State how many lines of the listing below contain the string "Segment", counting only matches with the same case. Reply with the number alone.

— START OF DATA LINES —

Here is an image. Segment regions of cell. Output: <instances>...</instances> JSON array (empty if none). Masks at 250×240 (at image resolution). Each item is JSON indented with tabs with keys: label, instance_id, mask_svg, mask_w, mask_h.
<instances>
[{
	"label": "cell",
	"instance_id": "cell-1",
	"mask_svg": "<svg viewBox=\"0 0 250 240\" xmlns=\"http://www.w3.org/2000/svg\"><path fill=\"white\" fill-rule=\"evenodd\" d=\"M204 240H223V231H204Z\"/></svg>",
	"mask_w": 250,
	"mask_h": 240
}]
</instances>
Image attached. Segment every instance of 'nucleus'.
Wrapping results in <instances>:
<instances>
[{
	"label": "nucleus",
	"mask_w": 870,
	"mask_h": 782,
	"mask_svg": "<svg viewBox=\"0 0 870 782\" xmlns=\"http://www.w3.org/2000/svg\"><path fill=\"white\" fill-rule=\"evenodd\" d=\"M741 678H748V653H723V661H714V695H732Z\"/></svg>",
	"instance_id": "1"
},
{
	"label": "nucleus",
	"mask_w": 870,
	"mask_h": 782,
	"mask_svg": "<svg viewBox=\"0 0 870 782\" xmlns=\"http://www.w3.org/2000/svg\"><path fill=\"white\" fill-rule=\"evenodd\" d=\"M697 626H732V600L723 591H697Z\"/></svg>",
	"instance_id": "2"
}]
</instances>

— END OF DATA LINES —
— START OF DATA LINES —

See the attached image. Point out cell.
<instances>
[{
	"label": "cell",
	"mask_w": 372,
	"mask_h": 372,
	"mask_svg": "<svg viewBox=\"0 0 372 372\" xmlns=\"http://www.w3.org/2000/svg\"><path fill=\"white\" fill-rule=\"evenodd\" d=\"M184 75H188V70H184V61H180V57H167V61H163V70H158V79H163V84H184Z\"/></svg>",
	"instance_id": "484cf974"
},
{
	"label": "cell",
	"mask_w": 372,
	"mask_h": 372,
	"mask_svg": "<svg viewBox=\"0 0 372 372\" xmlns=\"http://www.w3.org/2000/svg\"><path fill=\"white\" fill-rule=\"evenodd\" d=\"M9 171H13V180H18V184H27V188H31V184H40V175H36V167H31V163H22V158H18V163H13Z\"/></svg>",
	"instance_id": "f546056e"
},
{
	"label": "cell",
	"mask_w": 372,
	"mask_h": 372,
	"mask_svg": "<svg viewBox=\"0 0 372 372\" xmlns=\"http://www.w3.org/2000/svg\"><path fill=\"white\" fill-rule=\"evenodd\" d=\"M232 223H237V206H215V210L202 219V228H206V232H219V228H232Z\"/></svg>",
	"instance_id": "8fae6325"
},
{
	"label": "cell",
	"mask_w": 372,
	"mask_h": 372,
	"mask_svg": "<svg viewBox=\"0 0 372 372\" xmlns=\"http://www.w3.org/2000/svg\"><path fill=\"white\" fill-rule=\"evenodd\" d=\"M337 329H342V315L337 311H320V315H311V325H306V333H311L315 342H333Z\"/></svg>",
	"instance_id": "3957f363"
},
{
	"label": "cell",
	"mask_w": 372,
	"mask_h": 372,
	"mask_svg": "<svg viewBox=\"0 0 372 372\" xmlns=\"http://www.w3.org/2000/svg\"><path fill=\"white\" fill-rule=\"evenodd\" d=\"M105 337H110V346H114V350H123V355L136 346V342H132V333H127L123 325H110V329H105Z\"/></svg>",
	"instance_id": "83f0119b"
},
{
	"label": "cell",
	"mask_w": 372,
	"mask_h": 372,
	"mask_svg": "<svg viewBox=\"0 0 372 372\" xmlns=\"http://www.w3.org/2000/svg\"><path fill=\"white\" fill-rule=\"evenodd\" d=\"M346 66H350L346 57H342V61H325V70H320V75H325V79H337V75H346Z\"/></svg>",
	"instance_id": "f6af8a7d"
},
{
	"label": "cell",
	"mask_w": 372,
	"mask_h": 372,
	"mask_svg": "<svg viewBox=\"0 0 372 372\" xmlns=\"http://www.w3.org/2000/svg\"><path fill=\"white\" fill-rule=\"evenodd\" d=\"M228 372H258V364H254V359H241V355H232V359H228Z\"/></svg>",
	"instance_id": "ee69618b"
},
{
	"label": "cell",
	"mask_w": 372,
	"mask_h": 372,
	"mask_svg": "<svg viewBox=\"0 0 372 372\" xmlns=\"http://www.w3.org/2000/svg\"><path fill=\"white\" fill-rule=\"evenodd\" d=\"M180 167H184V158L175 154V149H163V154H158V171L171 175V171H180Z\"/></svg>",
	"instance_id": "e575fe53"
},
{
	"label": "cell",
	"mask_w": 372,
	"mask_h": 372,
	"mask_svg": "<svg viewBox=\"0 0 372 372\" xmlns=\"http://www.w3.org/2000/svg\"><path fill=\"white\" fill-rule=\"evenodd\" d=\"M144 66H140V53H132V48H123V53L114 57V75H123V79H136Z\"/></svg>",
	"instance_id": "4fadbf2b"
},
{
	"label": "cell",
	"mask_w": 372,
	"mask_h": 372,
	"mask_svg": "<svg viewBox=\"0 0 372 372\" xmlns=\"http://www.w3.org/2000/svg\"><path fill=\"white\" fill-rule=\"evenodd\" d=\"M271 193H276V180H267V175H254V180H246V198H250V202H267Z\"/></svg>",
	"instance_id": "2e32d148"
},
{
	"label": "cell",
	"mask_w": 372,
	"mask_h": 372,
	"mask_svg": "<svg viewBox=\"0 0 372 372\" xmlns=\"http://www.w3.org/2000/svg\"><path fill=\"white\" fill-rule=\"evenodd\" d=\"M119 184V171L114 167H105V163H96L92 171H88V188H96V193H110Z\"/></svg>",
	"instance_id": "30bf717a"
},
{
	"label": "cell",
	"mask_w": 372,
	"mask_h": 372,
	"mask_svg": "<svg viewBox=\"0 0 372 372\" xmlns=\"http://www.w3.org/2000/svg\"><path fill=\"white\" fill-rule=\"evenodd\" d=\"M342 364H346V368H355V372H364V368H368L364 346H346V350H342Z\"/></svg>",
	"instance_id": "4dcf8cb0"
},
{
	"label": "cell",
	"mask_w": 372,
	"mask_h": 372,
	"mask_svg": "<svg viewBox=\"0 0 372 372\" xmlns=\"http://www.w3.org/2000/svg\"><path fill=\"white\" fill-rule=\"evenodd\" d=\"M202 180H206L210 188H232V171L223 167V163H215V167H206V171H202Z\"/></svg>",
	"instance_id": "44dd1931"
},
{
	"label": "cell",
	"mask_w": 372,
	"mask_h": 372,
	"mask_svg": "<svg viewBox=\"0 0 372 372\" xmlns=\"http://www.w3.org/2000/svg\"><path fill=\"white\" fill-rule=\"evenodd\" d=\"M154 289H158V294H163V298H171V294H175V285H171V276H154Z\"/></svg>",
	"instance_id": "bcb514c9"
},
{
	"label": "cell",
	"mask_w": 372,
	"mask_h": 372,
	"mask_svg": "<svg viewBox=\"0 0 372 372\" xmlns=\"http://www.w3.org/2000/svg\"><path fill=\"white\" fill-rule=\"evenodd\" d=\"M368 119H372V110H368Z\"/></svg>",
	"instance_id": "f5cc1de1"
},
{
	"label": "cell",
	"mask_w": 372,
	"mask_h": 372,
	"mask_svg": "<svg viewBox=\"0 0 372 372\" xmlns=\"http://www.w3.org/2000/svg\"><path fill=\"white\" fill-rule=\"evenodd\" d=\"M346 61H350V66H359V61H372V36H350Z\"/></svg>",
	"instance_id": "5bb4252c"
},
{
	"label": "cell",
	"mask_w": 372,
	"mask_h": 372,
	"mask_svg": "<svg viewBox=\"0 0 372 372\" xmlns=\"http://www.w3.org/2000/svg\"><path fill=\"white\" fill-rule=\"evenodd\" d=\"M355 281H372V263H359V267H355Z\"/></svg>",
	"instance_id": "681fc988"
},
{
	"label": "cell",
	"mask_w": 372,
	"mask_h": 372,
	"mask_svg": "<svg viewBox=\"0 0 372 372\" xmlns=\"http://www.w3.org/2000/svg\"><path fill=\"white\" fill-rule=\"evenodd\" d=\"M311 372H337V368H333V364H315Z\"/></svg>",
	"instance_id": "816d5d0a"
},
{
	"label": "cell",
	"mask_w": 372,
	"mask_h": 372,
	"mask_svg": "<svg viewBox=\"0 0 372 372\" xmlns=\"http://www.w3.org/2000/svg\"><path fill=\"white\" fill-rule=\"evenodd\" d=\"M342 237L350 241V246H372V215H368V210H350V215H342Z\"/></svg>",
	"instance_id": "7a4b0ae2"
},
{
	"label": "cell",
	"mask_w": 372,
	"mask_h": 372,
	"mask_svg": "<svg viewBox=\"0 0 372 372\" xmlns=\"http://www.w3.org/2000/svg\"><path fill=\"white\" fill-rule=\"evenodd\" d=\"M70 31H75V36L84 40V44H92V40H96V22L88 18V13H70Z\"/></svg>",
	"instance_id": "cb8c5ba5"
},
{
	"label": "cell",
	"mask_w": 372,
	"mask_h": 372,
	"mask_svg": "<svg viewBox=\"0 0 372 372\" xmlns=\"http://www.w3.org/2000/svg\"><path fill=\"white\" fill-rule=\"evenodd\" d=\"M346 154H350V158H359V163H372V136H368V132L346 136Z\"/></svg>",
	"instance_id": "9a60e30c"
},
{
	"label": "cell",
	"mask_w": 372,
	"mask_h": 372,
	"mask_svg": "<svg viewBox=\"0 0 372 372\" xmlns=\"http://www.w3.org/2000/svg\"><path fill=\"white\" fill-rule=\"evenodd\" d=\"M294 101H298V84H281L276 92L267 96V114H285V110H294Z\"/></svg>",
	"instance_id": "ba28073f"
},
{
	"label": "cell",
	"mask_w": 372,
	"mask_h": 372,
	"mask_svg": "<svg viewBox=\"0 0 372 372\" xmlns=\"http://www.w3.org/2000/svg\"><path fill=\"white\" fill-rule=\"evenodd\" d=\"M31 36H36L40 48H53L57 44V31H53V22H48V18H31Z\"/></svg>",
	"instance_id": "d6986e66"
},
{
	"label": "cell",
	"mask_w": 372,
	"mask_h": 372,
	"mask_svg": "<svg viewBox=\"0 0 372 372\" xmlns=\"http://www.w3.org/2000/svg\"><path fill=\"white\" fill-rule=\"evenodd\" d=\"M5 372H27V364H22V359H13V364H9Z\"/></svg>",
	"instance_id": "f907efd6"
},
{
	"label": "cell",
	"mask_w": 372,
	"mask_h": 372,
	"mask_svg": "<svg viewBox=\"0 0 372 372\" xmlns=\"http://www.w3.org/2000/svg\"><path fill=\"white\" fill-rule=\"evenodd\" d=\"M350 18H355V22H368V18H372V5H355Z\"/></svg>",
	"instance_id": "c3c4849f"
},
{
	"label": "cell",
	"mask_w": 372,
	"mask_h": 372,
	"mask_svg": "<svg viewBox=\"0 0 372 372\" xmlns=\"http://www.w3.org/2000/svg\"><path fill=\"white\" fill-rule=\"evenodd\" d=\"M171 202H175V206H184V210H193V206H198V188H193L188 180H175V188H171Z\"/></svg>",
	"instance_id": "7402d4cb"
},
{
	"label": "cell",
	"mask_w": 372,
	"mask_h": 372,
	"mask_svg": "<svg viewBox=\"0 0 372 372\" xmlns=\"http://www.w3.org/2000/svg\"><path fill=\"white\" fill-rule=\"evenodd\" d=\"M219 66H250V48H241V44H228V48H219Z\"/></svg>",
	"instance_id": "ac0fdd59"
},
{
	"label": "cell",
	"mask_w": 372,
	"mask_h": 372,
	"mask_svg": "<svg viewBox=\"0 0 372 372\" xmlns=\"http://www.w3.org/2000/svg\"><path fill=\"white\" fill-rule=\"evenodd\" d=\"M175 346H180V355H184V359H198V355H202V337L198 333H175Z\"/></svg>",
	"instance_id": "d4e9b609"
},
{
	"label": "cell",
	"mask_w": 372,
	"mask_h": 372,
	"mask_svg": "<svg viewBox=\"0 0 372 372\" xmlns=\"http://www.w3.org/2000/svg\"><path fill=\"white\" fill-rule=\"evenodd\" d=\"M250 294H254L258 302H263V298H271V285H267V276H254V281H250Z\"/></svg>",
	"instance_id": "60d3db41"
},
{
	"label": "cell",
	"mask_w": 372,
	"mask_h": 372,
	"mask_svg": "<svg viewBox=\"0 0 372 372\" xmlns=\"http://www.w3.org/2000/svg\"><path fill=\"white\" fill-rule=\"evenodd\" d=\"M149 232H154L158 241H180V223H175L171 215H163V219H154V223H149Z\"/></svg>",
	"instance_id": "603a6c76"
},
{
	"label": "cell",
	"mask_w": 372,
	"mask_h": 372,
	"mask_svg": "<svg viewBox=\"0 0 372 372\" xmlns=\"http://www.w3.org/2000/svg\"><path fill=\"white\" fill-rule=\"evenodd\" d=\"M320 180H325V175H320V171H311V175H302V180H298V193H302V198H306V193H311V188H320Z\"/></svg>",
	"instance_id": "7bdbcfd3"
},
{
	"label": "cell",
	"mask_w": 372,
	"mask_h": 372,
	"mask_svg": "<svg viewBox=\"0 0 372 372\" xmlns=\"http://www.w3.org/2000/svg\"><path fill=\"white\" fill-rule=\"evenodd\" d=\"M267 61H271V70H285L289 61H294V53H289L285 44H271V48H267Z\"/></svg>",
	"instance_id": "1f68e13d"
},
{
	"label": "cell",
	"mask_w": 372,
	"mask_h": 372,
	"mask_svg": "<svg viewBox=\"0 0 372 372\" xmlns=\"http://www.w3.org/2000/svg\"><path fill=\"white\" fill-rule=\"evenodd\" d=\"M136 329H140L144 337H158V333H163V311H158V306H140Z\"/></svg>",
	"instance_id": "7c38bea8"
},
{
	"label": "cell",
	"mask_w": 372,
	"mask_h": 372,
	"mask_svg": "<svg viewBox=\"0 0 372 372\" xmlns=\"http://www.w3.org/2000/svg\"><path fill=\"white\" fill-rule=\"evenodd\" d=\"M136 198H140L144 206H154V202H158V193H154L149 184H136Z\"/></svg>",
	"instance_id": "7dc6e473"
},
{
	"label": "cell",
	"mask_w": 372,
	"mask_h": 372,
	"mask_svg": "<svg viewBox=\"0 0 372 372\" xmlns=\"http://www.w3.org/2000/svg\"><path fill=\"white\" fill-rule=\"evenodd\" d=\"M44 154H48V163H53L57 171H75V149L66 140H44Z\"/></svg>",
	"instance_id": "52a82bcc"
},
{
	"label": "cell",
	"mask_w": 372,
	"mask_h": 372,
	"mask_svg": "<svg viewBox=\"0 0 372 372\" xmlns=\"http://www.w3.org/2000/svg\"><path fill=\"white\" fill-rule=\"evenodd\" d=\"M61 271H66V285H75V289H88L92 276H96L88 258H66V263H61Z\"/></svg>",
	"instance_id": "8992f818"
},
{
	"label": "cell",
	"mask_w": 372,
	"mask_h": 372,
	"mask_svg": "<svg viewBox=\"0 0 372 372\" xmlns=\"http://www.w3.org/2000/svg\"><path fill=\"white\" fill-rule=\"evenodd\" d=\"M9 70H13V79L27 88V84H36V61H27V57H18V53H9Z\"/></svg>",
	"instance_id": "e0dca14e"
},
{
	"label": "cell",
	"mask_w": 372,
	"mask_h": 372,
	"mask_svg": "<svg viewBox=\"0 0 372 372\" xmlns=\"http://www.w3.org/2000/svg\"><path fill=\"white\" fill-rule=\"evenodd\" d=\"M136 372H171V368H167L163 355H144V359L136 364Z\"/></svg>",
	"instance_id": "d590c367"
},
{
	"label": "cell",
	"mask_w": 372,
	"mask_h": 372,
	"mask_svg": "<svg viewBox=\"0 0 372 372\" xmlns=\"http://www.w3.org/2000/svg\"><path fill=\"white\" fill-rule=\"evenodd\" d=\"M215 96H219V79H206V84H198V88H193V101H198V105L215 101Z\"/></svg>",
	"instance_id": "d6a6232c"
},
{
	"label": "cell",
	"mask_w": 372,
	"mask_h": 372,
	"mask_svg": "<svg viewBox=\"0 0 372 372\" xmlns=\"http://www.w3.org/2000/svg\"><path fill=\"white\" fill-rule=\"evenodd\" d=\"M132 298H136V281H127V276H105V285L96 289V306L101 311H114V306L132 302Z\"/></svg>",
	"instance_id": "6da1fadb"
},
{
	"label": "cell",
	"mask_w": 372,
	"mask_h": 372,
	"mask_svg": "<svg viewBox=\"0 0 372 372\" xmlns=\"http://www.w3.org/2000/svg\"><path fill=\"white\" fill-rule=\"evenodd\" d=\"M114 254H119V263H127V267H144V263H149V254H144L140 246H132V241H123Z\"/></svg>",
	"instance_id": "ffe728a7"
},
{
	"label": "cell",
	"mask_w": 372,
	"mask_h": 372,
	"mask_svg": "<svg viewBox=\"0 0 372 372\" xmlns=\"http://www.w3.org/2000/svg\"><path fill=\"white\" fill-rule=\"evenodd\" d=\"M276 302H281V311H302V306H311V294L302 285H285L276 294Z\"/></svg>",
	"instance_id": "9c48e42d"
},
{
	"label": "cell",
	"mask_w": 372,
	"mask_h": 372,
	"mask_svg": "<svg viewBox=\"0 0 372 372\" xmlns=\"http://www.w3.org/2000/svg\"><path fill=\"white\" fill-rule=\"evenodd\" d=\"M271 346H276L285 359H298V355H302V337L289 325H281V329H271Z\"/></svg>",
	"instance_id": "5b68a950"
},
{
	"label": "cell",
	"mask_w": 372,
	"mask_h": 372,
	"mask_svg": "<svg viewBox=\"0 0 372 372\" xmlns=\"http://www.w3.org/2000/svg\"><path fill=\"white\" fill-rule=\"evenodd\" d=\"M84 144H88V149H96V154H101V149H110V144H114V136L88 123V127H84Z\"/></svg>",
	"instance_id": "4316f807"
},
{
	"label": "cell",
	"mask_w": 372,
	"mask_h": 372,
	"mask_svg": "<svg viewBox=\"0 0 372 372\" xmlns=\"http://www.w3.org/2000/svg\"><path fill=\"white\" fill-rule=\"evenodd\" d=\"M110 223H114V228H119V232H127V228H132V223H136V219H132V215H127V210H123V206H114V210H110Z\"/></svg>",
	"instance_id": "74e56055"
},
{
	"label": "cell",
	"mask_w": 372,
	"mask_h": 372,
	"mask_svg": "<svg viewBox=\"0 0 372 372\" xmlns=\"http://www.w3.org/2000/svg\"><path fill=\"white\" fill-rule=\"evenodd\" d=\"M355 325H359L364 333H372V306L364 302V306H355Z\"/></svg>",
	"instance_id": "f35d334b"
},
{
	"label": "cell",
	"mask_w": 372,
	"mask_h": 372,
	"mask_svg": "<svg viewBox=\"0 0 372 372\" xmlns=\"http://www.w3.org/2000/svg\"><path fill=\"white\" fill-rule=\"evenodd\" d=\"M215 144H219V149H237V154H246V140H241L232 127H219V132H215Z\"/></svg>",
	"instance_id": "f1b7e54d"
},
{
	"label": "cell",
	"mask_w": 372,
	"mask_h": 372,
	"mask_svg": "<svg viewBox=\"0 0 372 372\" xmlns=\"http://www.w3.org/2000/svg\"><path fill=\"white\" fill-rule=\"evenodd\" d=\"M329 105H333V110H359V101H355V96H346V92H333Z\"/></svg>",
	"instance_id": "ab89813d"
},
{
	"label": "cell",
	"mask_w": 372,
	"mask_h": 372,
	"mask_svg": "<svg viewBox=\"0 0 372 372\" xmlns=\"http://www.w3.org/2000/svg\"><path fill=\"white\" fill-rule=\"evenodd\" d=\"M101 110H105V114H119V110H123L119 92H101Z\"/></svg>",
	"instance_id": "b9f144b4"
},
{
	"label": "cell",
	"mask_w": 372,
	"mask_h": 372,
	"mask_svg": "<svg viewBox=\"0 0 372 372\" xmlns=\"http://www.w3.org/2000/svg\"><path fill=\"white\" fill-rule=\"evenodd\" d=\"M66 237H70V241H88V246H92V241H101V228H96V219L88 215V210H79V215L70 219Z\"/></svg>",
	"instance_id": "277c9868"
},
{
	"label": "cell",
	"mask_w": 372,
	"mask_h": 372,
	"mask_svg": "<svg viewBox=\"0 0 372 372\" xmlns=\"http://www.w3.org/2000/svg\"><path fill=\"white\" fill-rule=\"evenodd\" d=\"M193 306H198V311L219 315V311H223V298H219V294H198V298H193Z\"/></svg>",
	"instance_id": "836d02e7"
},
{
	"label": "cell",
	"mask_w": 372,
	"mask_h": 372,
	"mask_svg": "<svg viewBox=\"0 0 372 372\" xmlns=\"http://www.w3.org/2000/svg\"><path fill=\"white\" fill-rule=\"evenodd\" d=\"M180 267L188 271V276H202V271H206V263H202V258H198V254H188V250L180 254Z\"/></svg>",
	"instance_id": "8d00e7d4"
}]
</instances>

— END OF DATA LINES —
— START OF DATA LINES —

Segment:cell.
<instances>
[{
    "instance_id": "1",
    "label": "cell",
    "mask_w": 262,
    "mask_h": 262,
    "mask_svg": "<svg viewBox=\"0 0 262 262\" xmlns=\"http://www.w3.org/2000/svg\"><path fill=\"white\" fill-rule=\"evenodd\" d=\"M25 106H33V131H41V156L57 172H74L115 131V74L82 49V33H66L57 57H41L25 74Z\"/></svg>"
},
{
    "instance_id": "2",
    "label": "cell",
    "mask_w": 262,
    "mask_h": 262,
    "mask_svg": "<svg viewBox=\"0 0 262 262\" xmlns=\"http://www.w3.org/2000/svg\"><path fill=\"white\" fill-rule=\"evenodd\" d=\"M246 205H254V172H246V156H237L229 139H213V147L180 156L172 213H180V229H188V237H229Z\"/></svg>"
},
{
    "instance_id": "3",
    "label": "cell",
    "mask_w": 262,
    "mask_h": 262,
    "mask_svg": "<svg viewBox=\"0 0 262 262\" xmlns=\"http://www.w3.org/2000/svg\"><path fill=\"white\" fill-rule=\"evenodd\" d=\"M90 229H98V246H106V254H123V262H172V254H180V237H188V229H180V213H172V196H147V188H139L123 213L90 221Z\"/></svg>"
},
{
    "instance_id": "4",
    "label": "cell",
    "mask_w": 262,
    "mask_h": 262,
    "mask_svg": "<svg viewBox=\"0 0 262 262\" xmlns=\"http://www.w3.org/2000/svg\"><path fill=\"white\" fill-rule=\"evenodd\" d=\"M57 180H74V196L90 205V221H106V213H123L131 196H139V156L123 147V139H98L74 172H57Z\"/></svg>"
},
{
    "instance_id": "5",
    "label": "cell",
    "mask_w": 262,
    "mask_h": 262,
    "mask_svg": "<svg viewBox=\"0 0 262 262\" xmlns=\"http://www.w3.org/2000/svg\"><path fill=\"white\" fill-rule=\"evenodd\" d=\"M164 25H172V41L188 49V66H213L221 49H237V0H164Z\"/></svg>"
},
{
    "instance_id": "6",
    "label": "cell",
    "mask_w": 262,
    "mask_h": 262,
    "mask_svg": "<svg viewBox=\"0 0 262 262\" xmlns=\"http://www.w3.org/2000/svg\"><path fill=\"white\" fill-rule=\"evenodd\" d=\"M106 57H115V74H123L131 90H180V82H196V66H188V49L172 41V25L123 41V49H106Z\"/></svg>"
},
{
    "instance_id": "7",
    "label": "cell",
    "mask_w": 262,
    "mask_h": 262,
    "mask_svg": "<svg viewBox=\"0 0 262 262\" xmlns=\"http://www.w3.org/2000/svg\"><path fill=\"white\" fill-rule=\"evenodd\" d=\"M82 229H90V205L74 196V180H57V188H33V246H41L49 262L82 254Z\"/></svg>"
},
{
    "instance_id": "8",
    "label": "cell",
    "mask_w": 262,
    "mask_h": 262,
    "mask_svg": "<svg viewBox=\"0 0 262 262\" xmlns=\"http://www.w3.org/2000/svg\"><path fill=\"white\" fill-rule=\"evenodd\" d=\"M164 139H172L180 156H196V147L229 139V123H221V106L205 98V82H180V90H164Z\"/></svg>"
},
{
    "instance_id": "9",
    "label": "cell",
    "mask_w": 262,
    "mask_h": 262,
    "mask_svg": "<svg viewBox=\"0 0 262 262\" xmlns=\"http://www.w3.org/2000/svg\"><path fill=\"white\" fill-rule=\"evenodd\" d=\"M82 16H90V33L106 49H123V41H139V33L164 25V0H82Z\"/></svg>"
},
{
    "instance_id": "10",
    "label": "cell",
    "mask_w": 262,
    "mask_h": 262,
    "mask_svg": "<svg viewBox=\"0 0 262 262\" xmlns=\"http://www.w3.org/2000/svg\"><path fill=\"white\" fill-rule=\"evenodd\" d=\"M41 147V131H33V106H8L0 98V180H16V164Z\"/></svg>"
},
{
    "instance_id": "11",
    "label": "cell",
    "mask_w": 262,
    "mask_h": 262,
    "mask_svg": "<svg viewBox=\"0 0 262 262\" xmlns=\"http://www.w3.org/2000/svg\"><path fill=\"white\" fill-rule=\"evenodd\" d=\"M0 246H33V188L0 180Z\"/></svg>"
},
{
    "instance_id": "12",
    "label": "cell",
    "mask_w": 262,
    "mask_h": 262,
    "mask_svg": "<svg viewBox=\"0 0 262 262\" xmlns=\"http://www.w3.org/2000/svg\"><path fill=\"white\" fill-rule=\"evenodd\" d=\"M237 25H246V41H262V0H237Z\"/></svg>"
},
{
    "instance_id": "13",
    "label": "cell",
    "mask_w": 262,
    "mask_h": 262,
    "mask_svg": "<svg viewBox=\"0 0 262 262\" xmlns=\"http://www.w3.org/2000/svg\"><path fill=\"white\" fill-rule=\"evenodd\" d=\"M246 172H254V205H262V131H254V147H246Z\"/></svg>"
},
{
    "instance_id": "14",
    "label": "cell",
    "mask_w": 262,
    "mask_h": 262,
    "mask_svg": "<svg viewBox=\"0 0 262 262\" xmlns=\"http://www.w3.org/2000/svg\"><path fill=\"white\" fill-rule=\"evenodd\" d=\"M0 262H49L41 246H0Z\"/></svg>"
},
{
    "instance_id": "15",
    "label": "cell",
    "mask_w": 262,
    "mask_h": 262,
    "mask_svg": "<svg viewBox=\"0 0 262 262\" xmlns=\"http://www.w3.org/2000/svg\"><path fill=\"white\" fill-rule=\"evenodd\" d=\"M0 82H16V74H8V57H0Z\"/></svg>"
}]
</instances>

— END OF DATA LINES —

- [RESULT FOR THIS EXERCISE]: 3